Jimmy almost smiled. He had a daughter only a year or so younger than this little girl, and she might have said the same thing. He guessed little girls divided naturally into two groups, tomboys and dirt-haters. Like his Ellen, this one was a dirt-hater.

It was with this soon-to-be fatal misconception of what Rachel Lussier meant by sticky that he closed them in the backseat of Unit 17. He leaned in the front window of the cruiser and snared his mike. He never took his eyes from the hanging front door of the station wagon, and so did not see the little boy standing next to the rest area restaurant, holding an imitation-leather saddlebag against his chest like a small blue baby. A moment later the sun peeked out again, and Pete Simmons was swallowed up by the restaurant’s shadow.

Jimmy called in to the Gray barracks.

“Seventeen, come back.”

“I’m at the old Mile 81 rest area. I have four abandoned vehicles, one abandoned horse, and two abandoned children. One of the vehicles is a station wagon. The kids say. ” He paused, then thought what the hell. “The kids say it ate their parents.”

“Come back?”

“I think they mean someone inside grabbed them. I want you to send all available units over here, copy?”

“Copy all available units, but it’ll be ten minutes before the first one gets there. That’s Unit Twelve. He’s Code Seventy-three in Waterville.”

Al Andrews, no doubt chowing down at Bob’s Burgers and talking politics. “Copy that.”

“Give me MML on the wagon, Seventeen, and I’ll run it.”

“Negative on all three. No plate. As far as make and model, the thing’s so covered with mud I can’t tell. It’s American, though.” I think. “Probably a Ford or a Chevy. The kids are in my cruiser. Names are Rachel and Blakie Lussier. Fresh Winds Way, Falmouth. I forget the street number.”

“Nineteen!” Rachel and Blakie shouted together.

“They say—”

“I got it, Seventeen. And which car did they come in?”

“Daddy’s Expundition!” Blakie cried, happy to be of help.

“Ford Expedition,” Jimmy said. “Plate number three-seven-seven-two-I-Y. I’m going to approach that station wagon.”

“Copy. Be careful there, Jimmy.”

“Copy that. Oh, and will you reach out to nine-one-one dispatch and tell her the kids are all right?”

“Is that you talking or Peter Townshend?”

Very funny. “Seventeen, I’m sixty-two.”

He started to replace the mike, then handed it to Rachel. “If anything happens — anything bad — you push that button on the side and yell ‘Thirty.’ That means officer needs help. Have you got it?”

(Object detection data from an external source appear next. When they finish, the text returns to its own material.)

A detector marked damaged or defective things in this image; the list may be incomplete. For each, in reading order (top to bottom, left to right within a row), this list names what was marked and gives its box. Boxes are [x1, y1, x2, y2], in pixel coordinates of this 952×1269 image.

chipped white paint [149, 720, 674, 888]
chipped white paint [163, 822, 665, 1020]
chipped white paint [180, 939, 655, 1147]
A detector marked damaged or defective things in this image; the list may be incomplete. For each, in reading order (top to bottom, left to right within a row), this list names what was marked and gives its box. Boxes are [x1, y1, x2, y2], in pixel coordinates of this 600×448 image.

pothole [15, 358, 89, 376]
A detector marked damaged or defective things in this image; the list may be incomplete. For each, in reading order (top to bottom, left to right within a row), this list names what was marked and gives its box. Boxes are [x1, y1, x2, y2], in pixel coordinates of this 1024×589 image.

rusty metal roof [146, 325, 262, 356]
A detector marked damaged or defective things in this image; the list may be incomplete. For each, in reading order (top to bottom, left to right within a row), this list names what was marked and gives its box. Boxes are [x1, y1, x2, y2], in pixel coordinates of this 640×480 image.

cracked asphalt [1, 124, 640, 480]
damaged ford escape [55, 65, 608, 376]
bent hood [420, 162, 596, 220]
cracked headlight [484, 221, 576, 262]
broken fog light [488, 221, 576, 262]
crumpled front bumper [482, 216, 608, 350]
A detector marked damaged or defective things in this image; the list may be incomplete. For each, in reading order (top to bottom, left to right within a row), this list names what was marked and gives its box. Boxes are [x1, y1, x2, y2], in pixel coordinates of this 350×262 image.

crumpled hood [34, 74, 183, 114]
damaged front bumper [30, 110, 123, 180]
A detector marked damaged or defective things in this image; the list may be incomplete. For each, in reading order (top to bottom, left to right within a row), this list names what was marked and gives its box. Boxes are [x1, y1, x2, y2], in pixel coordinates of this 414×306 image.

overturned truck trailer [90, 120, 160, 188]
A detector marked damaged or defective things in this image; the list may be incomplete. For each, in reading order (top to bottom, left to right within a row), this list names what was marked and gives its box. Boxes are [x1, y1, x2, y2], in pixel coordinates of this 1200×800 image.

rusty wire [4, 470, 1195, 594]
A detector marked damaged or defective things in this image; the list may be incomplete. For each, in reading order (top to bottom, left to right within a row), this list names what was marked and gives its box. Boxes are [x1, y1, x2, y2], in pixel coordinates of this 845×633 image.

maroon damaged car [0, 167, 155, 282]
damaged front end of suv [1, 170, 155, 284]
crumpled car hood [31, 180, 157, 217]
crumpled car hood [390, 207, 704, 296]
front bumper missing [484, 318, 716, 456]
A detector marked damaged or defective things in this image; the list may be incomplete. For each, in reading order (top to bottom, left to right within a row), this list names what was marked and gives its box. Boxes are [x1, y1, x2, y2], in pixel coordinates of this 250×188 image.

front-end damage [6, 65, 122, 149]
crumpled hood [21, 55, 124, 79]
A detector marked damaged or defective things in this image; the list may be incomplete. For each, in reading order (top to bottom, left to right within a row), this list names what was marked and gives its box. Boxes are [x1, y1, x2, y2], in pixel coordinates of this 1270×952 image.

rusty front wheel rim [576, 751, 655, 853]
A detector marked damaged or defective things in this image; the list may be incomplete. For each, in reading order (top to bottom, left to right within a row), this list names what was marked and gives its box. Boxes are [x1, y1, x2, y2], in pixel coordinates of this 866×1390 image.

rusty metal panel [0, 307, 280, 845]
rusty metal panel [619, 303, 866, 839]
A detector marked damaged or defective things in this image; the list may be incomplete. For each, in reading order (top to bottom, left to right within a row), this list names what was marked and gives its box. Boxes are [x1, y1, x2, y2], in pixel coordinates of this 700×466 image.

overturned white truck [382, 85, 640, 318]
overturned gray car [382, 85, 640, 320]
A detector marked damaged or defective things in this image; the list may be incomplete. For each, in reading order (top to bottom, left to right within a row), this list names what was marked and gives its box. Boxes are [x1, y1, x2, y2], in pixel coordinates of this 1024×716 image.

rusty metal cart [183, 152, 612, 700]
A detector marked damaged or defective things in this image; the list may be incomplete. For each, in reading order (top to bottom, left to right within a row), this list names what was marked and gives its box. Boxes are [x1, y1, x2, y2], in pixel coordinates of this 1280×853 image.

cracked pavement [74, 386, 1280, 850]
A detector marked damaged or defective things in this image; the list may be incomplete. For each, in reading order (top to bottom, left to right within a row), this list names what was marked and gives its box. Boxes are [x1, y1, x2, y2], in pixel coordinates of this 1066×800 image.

“Yes, but you shouldn’t go near that car, Trooper Jimmy. It bites and it eats and it’s sticky.”

Blakie, who, in his wonder at being in an actual police car, had temporarily forgotten what had befallen his parents, now remembered and began to cry again. “I want mommy-n-daddy!”

In spite of the weirdness and potential danger of the situation, Rachel Lussier’s eye-rolling you see what I have to deal with expression almost made Jimmy laugh. How many times had he seen that exact same expression on the face of five-year-old Ellen Golding?